Saturday, June 20, 2020

Le Silence de la Mer


Um Homem vai vivendo. Vai enfrentando a vida, como pode. Aparentemente tem sucesso. Aparentemente está feliz. Na rua, nas revistas, nas "redes", está feliz. Nas redes, toda a gente está feliz. Ou atormenta de forma soez os que estão felizes. Os obstáculos, as pequenas angústias, o pensar no futuro, o pensar como continuar a ser feliz e a ter sucesso no futuro, tudo aquilo que nos aperta um pouco, que nos sufoca, só se manifesta no palco vazio da nossa mente. Não falamos porque o nosso interlocutor mais imediato se aflige. E não queremos afligir o outro.

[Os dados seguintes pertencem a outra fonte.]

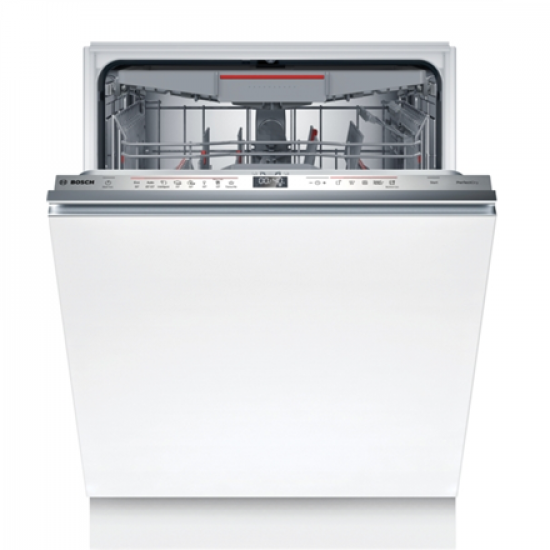 SMV6ZCX06E | Built-in | Width 60 cm | Number of place settings 14 | Number of programs 8 | Energy efficiency class B | Display | AquaStop function | White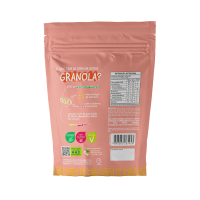 Granola Frutas Tropicais sem Glúten Vitao - 250g Granola Frutas Tropicais sem Glúten Vitao - 250g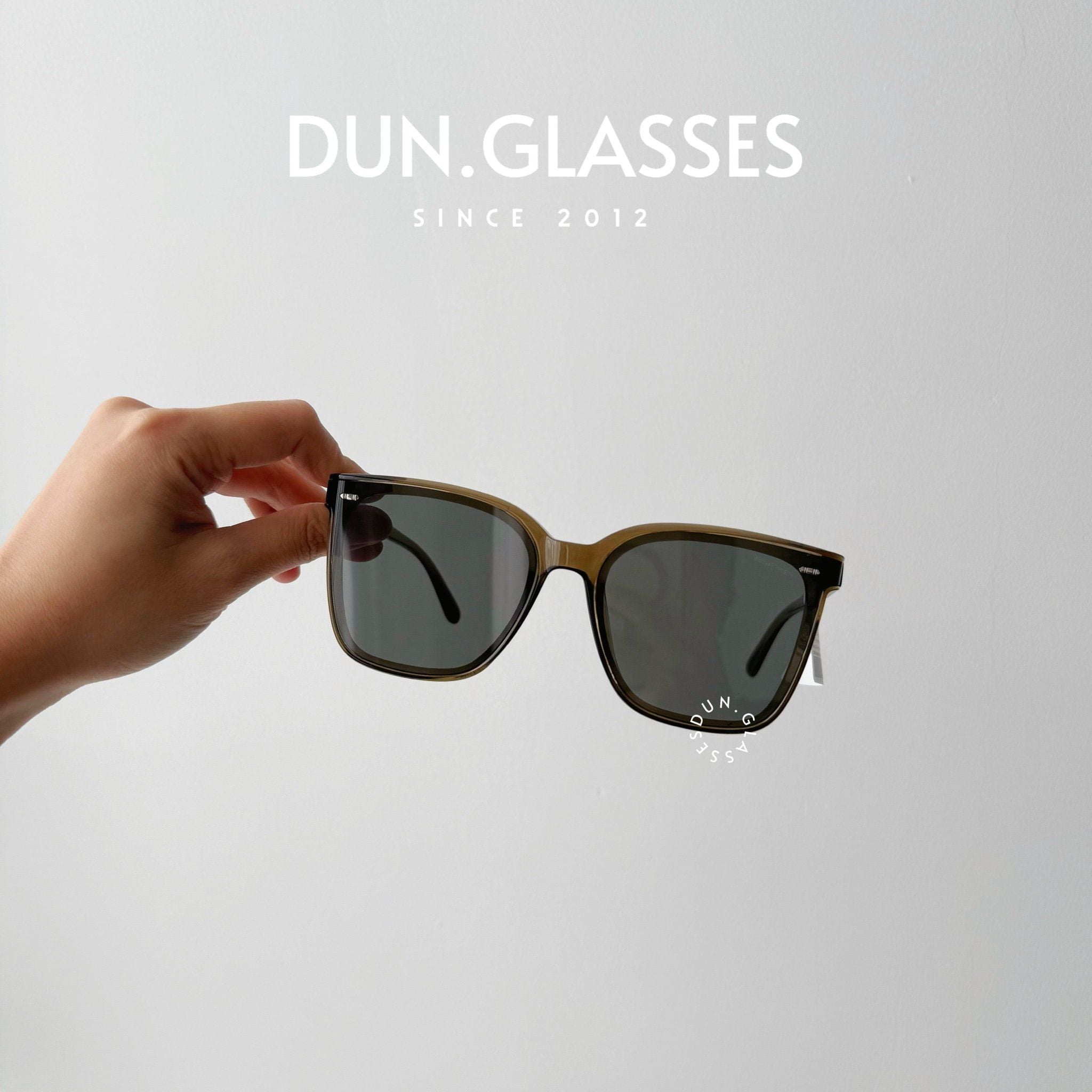  Kính mát Exfash EF 231020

E não temos ninguém a quem possamos contar o pequeno drama que se vai desenrolando no nosso íntimo. A depressão vai-se confundindo com uma pequena crise. A crise da meia idade. A crise das outras idades. O encurtar de tudo, de tempo, de oportunidades, de amigos. Alguns deixaram-nos devido aos nossos sucessos - pequenos sucessos -, porque não suportam que tenhamos subido um degrau. Não importa qual. Outros nunca sequer foram nossos amigos. E demonstraram-no, posto que sempre nos viraram as costas nos momentos mais frágeis. Mas nós não queríamos acreditar. Nós esperávamos que fosse só um momento, que não se repetiria. Nós não sabíamos que a nossa existência, e tudo que nela existe, era visto como uma espécie de parasitismo. Para nós termos, o outro deixou de ter. A nossa existência teve como contraponto uma série de inexistências e de raiva acumulada dirigida a nós. E nós não sabíamos. Embora saibamos que não foi assim...
E um dia um Homem olha em volta e não vê nada que valha a pena. Já ultrapassou a angústia de pensar na angústia dos outros. Já não vê nada. Já arranjou coragem para dar um fim ao psicodrama da sua mente. Só quer dirigir-se para o mar. O mar grande, onde já nadou, onde já foi feliz. É para o mar que se dirige, mais uma vez, a última, em busca de ser feliz. Pela última vez.

Descansa em paz, Pedro. Podias ter dito alguma coisa, íamos os dois.